1.2 Onderzoek Bestemmingsvlakken 'Wonen'
Bij de integrale herziening van het bestemmingsplan 'Buitengebied' in 2011 is mede gelet op de digitale vereisten voor bestemmingsplannen, anders dan voorheen (aanduidingen en aanpijlingen), gewerkt met bestemmingsvlakken 'wonen'.
Voor het opnemen van de bestemmingsvlakken 'wonen' is bij de integrale herziening uitgegaan van de situatie op basis van de toenmalig meest recente luchtfoto, waarbij tevens het uitgangspunt is gehanteerd van compacte bestemmingsvlakken.
De landschappelijke kwaliteit en het uitgangspunt van het tegengaan van verspreide bebouwing maakt dat het wenselijk is om bestemmingsvlakken waar mogelijk zo compact mogelijk te houden. Naarmate bestemmingsvlakken groter zijn, biedt dat immers de gelegenheid tot meer verspreide bebouwing. In voorkomende gevallen kan dit betekenen dat bestaande bebouwing, ontsluitingen of tuinen buiten het bestemmingsvlak 'wonen' zijn gehouden wanneer binnen het bestemmingsvlak voldoende oppervlakte aan bijgebouwen of ruimte voor voor bijgebouwen bij de woning aanwezig is.

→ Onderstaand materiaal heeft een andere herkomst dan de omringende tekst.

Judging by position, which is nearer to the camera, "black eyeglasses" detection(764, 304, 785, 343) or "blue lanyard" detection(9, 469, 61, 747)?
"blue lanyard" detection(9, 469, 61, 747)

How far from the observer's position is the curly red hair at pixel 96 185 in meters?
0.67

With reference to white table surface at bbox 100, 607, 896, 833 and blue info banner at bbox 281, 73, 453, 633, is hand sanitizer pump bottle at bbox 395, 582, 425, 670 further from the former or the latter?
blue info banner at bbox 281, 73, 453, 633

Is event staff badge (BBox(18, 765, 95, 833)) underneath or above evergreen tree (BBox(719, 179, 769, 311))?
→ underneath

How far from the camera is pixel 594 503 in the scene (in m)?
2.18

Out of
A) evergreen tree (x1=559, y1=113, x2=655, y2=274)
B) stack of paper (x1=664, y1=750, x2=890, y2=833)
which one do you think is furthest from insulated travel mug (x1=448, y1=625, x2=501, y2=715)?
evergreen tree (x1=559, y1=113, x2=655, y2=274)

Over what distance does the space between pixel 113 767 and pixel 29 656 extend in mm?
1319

Anderzijds kunnen ook omliggende functies/bestemmingen, de ligging ten opzichte van een weg of omliggende waarden aanleiding geven om de omvang van een bestemmingsvlak 'wonen' beperkt te houden.
Ook is voor de bestemmingsvlakken 'wonen' niet altijd de kadastrale begrenzing aangehouden nu in veel gevallen het kadastrale perceel aanzienlijk ruimer is dan de feitelijke bebouwingsconcentratie. Daar komt bij dat deze grenzen los van het bestemmingsplan kunnen wijzigen. In andere gevallen is afstemming op de bestaande kadastrale eigendomsgrens echter goed mogelijk. Hoofdzaak is dat de bestemmingsvlakken zijn afgestemd op een goede ruimtelijke ordening (ontzien van waarden, enige ontwikkelingsmogelijkheden, en het voorkomen van belemmering van omliggende functies).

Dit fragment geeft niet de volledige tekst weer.